### Supplied records
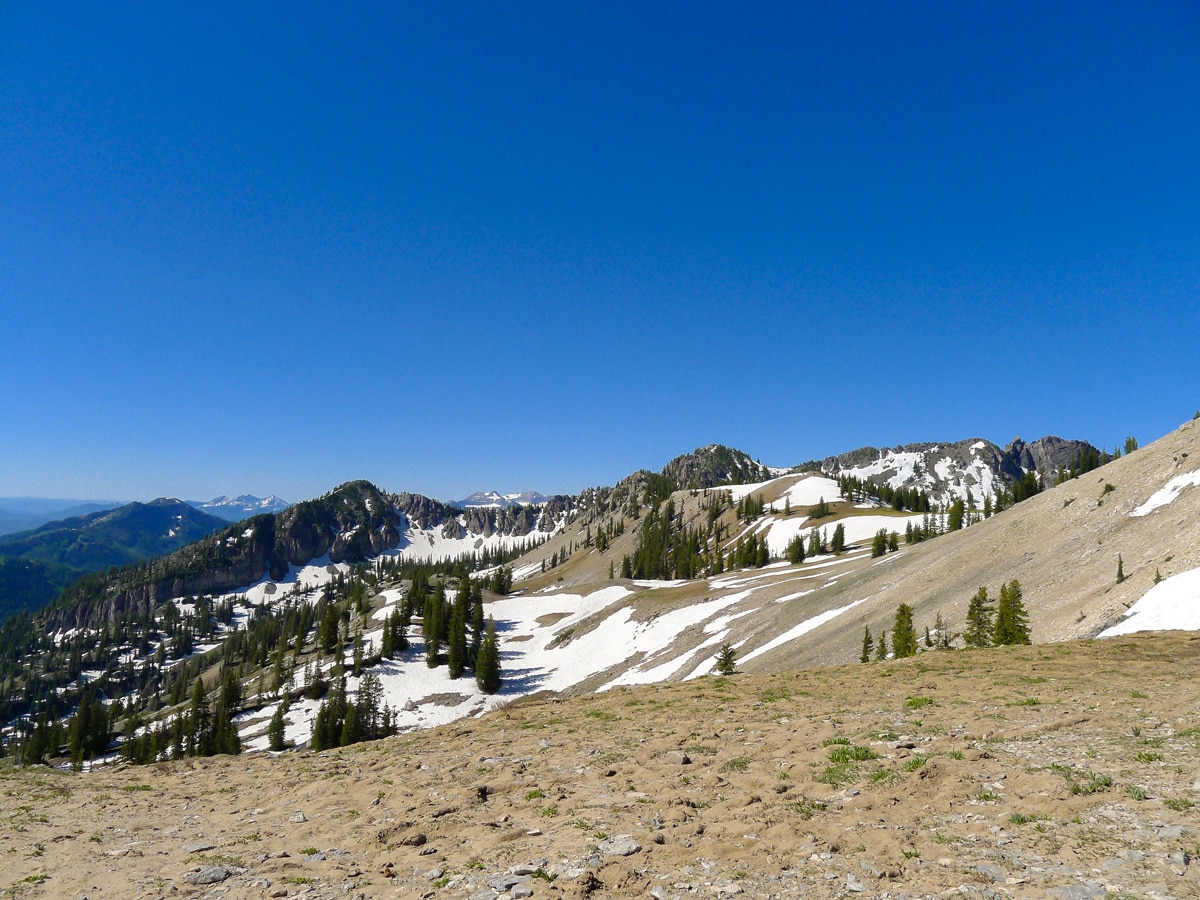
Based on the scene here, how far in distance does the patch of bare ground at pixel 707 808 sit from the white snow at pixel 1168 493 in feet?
106

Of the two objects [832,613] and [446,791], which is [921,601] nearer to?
[832,613]

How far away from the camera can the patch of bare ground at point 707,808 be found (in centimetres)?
866

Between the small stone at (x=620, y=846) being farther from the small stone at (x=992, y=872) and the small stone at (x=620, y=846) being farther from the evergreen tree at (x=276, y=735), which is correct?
the evergreen tree at (x=276, y=735)

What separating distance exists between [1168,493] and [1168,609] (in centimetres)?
2365

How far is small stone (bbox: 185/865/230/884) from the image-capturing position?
10492 millimetres

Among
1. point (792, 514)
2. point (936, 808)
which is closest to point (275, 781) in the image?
point (936, 808)

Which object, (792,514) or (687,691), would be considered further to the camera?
(792,514)

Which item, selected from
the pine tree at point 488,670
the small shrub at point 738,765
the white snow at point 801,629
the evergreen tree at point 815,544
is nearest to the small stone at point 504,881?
the small shrub at point 738,765

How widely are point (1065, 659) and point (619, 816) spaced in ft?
73.2

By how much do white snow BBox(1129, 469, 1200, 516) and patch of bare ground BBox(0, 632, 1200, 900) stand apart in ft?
106

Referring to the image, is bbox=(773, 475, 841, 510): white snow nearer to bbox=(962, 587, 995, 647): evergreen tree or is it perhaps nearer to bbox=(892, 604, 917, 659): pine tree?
bbox=(892, 604, 917, 659): pine tree

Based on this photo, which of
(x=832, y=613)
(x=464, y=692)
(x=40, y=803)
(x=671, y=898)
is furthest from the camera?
(x=464, y=692)

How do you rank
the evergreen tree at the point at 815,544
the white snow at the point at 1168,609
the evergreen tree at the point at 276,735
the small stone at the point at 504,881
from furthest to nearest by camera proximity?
the evergreen tree at the point at 815,544 < the evergreen tree at the point at 276,735 < the white snow at the point at 1168,609 < the small stone at the point at 504,881

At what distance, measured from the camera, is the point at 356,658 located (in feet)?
284
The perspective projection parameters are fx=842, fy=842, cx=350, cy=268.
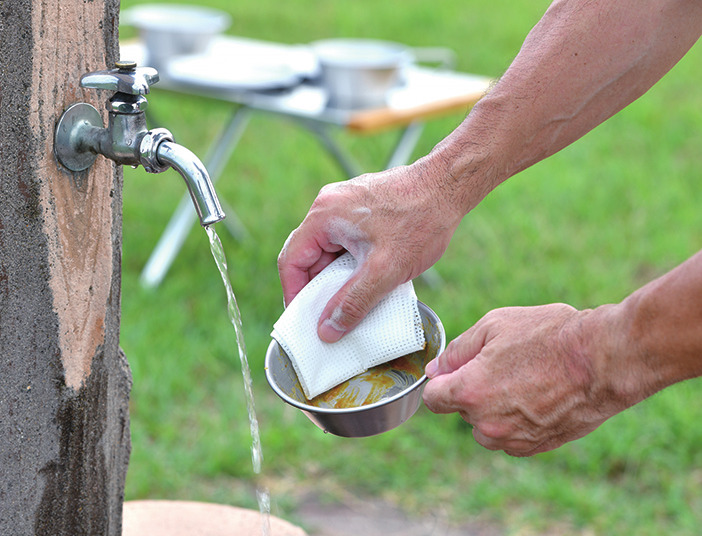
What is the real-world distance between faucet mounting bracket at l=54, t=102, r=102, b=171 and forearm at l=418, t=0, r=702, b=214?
59cm

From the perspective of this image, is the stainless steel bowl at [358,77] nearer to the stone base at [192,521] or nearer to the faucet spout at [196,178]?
the stone base at [192,521]

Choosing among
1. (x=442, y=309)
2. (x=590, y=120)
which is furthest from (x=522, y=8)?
(x=590, y=120)

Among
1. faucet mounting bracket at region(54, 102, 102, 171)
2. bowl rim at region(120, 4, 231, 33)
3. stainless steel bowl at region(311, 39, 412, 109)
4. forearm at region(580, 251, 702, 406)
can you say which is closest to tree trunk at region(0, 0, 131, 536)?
faucet mounting bracket at region(54, 102, 102, 171)

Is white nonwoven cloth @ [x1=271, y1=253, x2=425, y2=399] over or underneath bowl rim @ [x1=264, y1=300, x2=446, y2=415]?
over

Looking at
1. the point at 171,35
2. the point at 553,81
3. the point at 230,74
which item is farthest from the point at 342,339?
the point at 171,35

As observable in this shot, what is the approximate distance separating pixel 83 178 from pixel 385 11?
6787 mm

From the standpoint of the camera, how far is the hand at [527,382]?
124cm

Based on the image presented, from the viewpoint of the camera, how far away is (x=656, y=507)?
8.75 ft

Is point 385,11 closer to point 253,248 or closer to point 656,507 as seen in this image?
point 253,248

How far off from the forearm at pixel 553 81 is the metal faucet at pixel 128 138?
19.7 inches

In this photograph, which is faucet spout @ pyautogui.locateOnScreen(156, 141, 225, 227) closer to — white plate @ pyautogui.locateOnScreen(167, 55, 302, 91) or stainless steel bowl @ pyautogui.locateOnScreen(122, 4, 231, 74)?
white plate @ pyautogui.locateOnScreen(167, 55, 302, 91)

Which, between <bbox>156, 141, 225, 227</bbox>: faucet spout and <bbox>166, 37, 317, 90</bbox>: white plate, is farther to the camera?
<bbox>166, 37, 317, 90</bbox>: white plate

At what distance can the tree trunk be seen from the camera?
1147 millimetres

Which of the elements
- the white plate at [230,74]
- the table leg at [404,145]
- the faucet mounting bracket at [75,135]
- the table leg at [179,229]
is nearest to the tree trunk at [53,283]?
the faucet mounting bracket at [75,135]
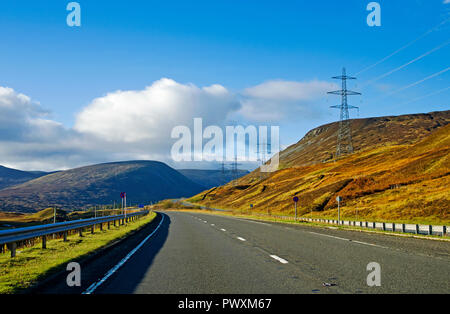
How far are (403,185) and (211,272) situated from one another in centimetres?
5758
######
*Given request*: Print, exactly as they stand, the items from the line that contains "Which, between <bbox>156, 141, 225, 227</bbox>: faucet" through the end of the items, and leave the pictures out of the answer.

*Full answer*:
Which, between <bbox>156, 141, 225, 227</bbox>: faucet spout and <bbox>166, 37, 317, 90</bbox>: white plate, is farther to the camera?
<bbox>166, 37, 317, 90</bbox>: white plate

At what distance can the tree trunk be seen from the camera?
1147 millimetres

Which of the elements
- the white plate at [230,74]
- the table leg at [404,145]
- the faucet mounting bracket at [75,135]
- the table leg at [179,229]
is nearest to the tree trunk at [53,283]?
the faucet mounting bracket at [75,135]
How far are (403,185) and (211,272) situated from one another in centimetres?
5758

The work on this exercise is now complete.